30. (TRF-5ª Região, juiz federal, 2009, CESPE-UNB) A respeito dos crimes contra a ordem tributária, assinale a opção correta com base na jurisprudência do STF.
a) Independentemente da representação fiscal para fins penais, se o MP dispuser, por outros meios, de elementos que lhe permitam comprovar a definitividade da constituição do crédito tributário, ele pode, então, de modo legítimo, fazer instaurar os pertinentes atos de persecução penal por delitos contra a ordem tributária.
b) O cancelamento do crédito tributário por decisão definitiva do Conselho de Contribuintes, após o lançamento fiscal prévio, não influencia a ação penal em curso por delito de sonegação fiscal, dada a independência das instâncias penal e administrativa.
c) Havendo conexão entre os crimes de sonegação tributária e falsidade ideológica, ainda que esta não tenha sido perpetrada em documento exclusivamente destinado à prática do primeiro crime, aplica-se o princípio da consunção, devendo o agente responder unicamente pelo crime contra a ordem tributária.

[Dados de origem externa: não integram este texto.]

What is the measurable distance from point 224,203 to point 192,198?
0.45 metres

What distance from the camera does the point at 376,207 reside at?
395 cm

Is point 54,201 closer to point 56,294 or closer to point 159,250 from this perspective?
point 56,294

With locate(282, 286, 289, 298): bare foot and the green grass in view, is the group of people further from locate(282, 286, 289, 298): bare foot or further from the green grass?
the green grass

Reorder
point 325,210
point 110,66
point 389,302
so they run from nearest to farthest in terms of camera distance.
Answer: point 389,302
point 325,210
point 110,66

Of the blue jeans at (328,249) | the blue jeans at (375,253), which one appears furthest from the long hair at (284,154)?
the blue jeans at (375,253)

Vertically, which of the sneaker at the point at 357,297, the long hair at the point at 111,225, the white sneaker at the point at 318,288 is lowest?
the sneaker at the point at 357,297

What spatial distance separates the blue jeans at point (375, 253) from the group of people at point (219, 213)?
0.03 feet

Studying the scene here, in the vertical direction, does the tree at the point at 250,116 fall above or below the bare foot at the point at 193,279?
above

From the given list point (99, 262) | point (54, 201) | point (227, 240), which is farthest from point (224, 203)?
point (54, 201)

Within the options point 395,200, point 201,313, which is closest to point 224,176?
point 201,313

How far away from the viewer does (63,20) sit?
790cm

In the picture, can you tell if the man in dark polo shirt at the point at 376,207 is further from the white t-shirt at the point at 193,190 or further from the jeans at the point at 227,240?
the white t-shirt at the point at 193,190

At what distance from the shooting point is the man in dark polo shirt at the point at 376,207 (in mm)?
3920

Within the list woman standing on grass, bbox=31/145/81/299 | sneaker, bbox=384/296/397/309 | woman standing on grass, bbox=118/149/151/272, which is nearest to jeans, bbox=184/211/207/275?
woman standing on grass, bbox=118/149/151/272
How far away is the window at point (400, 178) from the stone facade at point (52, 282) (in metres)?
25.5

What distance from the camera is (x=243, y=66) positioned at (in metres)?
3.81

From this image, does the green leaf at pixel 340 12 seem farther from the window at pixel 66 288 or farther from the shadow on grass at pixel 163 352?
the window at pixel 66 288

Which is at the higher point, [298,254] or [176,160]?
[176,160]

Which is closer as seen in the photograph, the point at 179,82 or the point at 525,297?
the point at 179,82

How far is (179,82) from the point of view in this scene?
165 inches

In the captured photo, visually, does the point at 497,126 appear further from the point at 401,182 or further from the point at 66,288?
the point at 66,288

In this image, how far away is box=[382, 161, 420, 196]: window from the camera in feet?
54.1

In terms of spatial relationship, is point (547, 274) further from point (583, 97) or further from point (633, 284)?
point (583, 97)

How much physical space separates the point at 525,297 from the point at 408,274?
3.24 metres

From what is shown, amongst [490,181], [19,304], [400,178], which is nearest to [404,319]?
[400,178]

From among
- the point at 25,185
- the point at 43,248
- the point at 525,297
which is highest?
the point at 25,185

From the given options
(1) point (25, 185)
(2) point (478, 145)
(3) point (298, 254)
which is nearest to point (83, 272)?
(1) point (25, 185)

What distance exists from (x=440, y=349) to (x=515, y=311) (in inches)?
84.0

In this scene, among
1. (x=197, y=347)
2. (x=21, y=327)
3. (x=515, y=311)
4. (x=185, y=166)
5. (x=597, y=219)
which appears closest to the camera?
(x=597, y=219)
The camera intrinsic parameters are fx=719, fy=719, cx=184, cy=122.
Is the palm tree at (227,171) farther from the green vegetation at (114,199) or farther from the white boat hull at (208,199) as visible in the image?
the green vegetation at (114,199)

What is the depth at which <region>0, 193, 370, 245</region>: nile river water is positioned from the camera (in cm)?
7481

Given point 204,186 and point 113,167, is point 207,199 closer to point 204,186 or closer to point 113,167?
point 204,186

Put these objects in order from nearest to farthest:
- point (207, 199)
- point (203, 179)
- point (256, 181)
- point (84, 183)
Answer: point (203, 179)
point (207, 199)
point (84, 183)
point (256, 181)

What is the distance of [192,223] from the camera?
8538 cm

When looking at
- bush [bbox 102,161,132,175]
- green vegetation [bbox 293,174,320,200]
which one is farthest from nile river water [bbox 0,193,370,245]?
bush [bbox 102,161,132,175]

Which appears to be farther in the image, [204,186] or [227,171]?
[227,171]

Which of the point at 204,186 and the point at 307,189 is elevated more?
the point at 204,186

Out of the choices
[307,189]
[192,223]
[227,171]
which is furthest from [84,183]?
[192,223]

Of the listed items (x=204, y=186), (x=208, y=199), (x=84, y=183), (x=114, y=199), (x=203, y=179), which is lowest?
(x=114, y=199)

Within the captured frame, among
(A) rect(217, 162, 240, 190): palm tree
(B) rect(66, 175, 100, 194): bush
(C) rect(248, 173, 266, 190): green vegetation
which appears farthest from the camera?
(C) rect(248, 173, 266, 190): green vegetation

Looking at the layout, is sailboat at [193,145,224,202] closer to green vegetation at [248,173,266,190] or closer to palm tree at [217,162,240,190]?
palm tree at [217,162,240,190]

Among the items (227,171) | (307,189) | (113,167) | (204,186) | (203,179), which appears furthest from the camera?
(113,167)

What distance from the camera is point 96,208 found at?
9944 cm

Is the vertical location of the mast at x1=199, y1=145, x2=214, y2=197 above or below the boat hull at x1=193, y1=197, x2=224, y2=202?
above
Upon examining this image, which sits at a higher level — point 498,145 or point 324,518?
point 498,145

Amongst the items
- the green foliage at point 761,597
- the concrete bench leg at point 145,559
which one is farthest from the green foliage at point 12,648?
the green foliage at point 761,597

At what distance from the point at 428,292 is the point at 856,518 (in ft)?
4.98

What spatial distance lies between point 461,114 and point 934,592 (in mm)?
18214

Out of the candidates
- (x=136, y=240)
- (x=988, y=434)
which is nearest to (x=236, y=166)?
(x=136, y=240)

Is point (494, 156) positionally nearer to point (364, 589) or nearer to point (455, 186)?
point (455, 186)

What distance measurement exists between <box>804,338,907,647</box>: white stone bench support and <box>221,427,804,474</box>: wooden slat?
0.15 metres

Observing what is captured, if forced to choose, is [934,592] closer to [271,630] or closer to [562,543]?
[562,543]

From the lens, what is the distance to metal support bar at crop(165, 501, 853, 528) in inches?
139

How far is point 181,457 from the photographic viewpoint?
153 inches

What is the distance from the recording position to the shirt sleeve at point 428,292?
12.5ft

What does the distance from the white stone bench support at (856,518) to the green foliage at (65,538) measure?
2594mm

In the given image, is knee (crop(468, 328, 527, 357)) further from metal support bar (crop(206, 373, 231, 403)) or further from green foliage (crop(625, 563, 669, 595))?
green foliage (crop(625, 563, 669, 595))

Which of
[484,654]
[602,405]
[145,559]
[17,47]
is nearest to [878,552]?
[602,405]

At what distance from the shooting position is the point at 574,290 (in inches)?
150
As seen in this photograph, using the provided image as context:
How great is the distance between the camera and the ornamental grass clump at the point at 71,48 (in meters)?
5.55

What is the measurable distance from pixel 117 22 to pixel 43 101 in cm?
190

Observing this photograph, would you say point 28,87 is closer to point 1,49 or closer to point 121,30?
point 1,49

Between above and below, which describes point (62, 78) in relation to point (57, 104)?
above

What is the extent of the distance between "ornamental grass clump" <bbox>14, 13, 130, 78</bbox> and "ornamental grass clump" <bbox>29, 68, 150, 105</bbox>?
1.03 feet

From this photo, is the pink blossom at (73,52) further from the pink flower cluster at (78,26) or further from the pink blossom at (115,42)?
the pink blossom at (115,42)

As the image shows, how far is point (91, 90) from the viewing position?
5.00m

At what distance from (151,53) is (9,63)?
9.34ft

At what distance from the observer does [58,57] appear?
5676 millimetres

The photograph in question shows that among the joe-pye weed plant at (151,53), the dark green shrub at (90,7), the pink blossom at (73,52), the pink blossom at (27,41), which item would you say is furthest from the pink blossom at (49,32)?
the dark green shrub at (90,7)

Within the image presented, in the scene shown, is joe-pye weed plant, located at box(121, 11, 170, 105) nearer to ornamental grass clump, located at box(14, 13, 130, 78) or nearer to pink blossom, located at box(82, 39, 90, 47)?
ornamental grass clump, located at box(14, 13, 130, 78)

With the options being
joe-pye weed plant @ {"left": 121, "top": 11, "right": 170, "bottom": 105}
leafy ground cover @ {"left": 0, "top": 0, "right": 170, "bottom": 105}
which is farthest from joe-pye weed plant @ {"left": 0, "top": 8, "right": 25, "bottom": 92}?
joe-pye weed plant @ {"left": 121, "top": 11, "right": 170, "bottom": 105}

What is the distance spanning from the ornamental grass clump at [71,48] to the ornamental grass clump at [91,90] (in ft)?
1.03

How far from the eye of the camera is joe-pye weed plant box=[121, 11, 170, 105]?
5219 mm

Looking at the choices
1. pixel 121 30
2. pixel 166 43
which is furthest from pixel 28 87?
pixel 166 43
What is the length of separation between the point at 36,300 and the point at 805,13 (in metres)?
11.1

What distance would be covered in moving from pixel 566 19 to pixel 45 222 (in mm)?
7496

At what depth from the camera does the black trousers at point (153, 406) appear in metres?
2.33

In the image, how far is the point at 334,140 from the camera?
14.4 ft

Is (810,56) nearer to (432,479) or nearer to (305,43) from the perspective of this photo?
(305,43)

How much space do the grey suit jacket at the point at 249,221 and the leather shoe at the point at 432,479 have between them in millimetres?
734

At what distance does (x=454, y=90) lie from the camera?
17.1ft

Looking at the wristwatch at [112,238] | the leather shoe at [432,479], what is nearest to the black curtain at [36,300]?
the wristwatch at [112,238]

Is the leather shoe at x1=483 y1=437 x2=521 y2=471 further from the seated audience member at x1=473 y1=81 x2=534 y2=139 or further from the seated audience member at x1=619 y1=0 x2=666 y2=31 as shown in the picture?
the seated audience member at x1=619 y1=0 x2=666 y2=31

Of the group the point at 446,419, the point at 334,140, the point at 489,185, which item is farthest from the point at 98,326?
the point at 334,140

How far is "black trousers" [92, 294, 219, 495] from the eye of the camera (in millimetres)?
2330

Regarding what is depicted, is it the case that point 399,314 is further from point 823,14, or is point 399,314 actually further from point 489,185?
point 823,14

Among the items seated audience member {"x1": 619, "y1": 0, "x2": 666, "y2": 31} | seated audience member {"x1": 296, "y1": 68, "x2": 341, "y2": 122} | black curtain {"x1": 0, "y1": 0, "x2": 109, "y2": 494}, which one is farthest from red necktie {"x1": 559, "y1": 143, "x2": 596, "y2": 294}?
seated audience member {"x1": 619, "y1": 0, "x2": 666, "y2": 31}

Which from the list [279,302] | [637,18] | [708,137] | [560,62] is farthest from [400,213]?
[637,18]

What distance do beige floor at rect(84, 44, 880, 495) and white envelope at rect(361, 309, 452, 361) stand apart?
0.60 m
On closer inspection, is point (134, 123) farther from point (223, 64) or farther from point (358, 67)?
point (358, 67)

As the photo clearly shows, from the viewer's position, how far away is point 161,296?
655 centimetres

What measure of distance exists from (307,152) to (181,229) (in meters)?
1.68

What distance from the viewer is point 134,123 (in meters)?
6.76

d) Enquanto não efetivado o lançamento definitivo do débito tributário, não há justa causa para a ação penal, o que não influi no lapso prescricional penal, que não se suspende.
e) A impetração de mandado de segurança, após o lançamento definitivo do crédito tributário, impede o início da ação penal.


2 comentários:

  1. Gabarito: 1 D; 2 D; 3 B; 4 D; 5 E; 6 A; 7 E; 8 B; 9 A; 10 C; 11 A; 12 E; 13 D; 14 A; 15 A; 16 C; 17 D; 18 C; 19 A; 20 D; 21 B; 22 A; 23 E, C, C, E; 24 E; 25 E; 26 B; 27 E, E, C, C, C; 28 C, E, E, C, E; 29 A; 30 A.